A few weeks ago I was diagnosed with unspecified anxiety disorder. The reason that I was diagnosed with this disorder is because my anxiety is very complicated. I have anxiety in social situations, Obsessive- compulsive like behaviors (worry, constant checking, routines, etc.), and I have panic attacks. I did not fit into the criteria for any anxiety disorder, so I was diagnosed with “unspecified” anxiety disorder.
My new SDiT (Service dog in training), Nikki can help me with my panic attacks. She can either do DPT with a treat offered or snuggle with me (which isn’t a task, but DPT is). This helps me when I am having a hard time with my anxiety or panic attacks. She is working on other tasks such as grounding, block, and cover. We haven’t gotten to anxiety alert and guide to exit yet.
Today has been sort of a hard day. Yesterday I had an emotional breakdown, and I was really struggling with my social anxiety
- At doctor’s office:
Oh my gosh, my heart is pounding. I wish it would stop. Every muscle is tightening in my body, why am I feeling this way? This isn’t scary! I will be ok! Ugh, come on body! Calm down! Ugh, I hate this feeling.

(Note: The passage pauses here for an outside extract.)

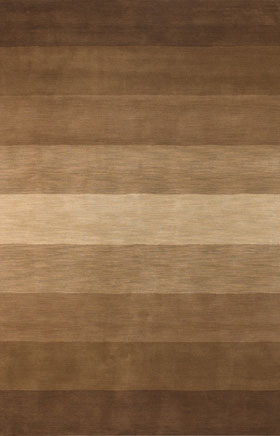 Contemporary Rugs Metopolitan Dark Brown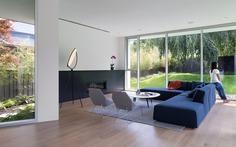 living room / Splyce Design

- Walked into bathroom when they were waiting for the floor to dry on accident:
Oh my gosh! Why did I do that! I bet a lot of people saw that! What are they going to think of me? I bet they are going to think that I am so stupid. I wish I wasn’t so stupid!
- After reading upsetting text about a mistake a made:
(Crying on bed and snuggling with Nikki) Ugh, why did I do that! Social communication is so complicated, I’m always getting things wrong. I don’t want to communicate anymore, it’s too complicated. Why should I communicate when I’m just going to make mistakes and fail? What if the person is mad at me? What if the person mentions my mistake in front of others? Maybe I should stay home, so that I don’t cry in front of everyone or make a mistake.

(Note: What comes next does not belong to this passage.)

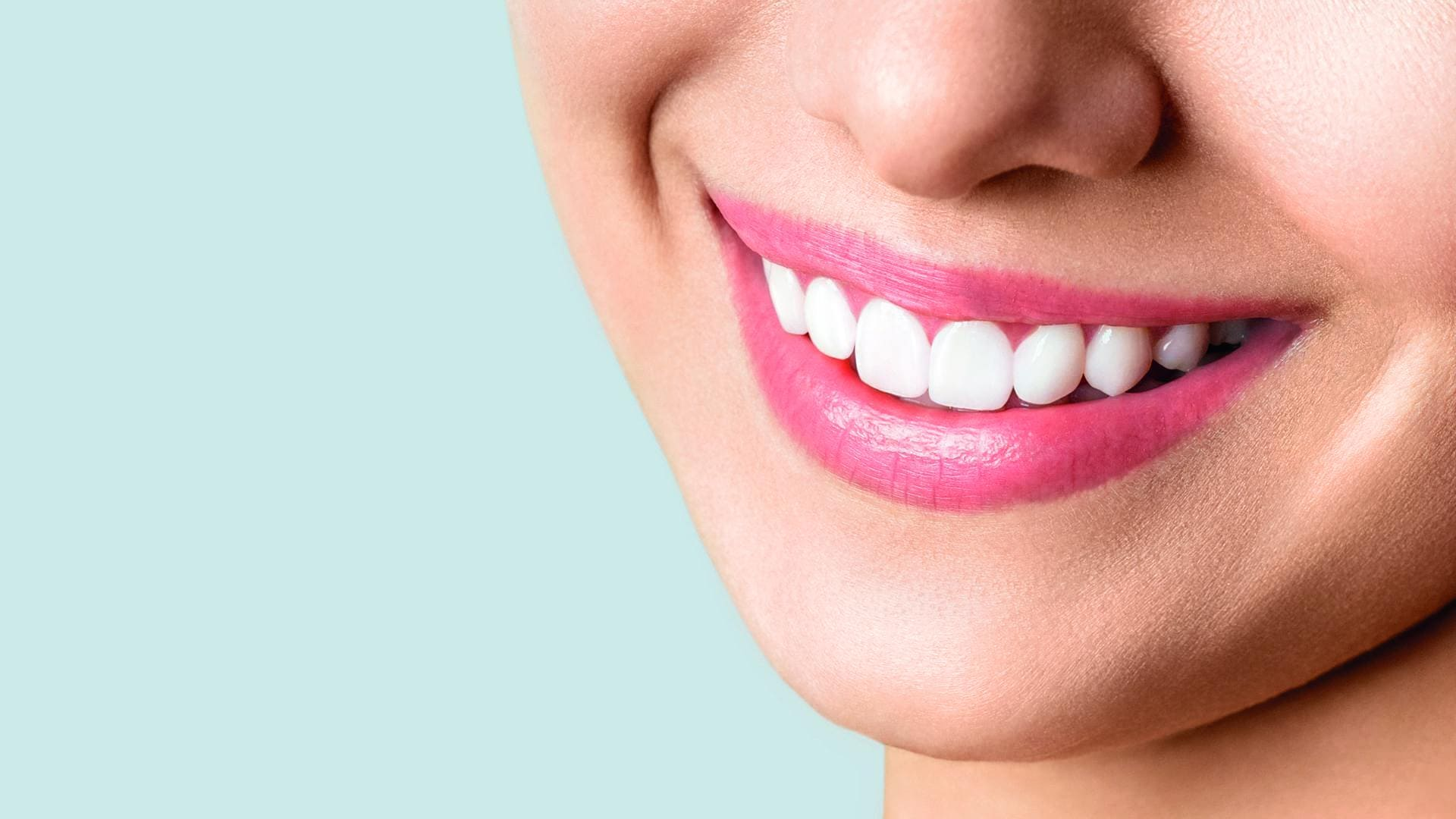 Όψεις Πορσελάνης & Όψεις Ρητίνης στην Αισθητική Οδοντιατρική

That is a peek inside my brain. I also have had my Zoloft increased to 50 mg, because the 25 mg was not working for my social anxiety. My doctor recommended increasing it to see if it will help in addition to Nikki. I haven’t felt a lot of side effects, except for feeling a bit shaky. I’m tired too, but they may have been because I had an emotional breakdown earlier today.
Sometimes I wish it wasn’t like this. I don’t know if it will ever get better or not. This is the struggle I have with unspecified anxiety disorder.